COVID-19 Is Disproportionally Killing Black Children In America, And It's Our Fault

August 7th 2020

 
Coronavirus illustration (U.S Army)

Coronavirus illustration (U.S Army)

By Hunter

Daily Kos

ABC News obtained an internal memo from the Federal Emergency Management Agency that shows non-white American children who contract COVID-19 are dying at a higher rate than white American children.

"Nationwide, the number of COVID-19 cases among people under the age of 18 from March 1 to Aug. 3 were 40% Hispanic, 34% white and 19% Black. The ethnicity breakdown of those patients who died from the disease is 38% Hispanic, 34% Black and 25% white, according to the memo." The numbers also show that boys are more likely to die than girls, and by roughly a 2-to-1 margin.

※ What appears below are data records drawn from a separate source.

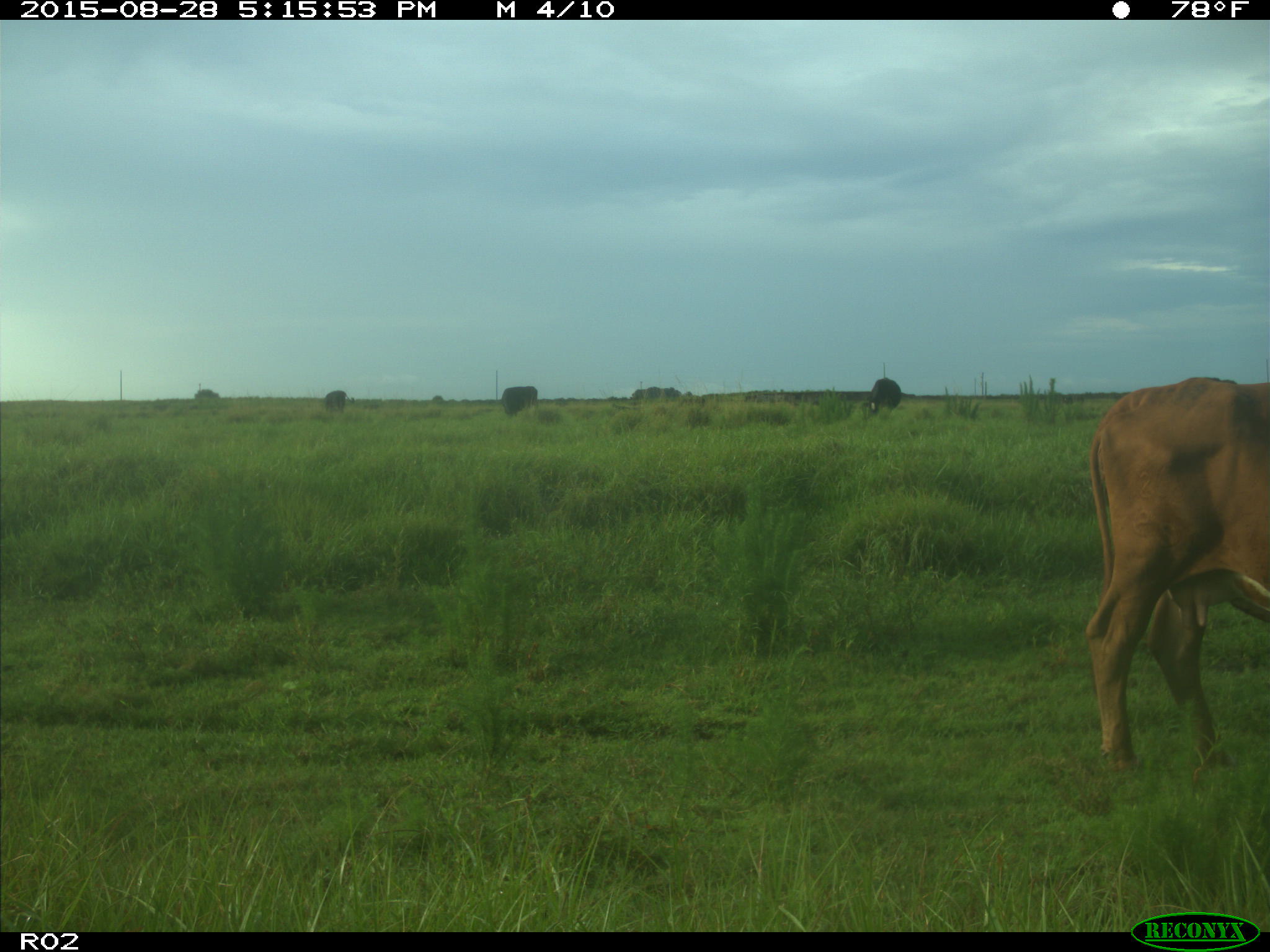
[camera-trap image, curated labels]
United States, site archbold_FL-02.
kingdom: Animalia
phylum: Chordata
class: Mammalia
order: Artiodactyla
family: Bovidae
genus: Bos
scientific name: Bos taurus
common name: domestic cow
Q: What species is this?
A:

Both of these could be largely inferred from the statistics on American adults, but it is still grim to see it laid out in numbers. For still-unexplained reasons, infections appear to be disproportionally more severe among men than women. The elevated risk to Black American children, however, is almost certainly due to the disparity of health services in counties with higher numbers of Black Americans, part of the continued segregation of services that continues to place those communities at higher risk of poor health. Black Americans are being left out of pandemic relief efforts despite living in communities with poorer pandemic response capabilities to begin with; it is unforgivable, just as so many other aspects of our failed pandemic response are unforgivable.

The pandemic deaths of American children have yet to be so much as acknowledged by the Trump "administration." Donald Trump himself on Wednesday insisted that children are "almost immune" to the virus, a lie that Trump and allied political figures have told repeatedly as justification for reopening American schools. Schools that are reopening are, as expected, immediately finding new cases. In coming weeks some of those exposed children will, the statistics show us, die.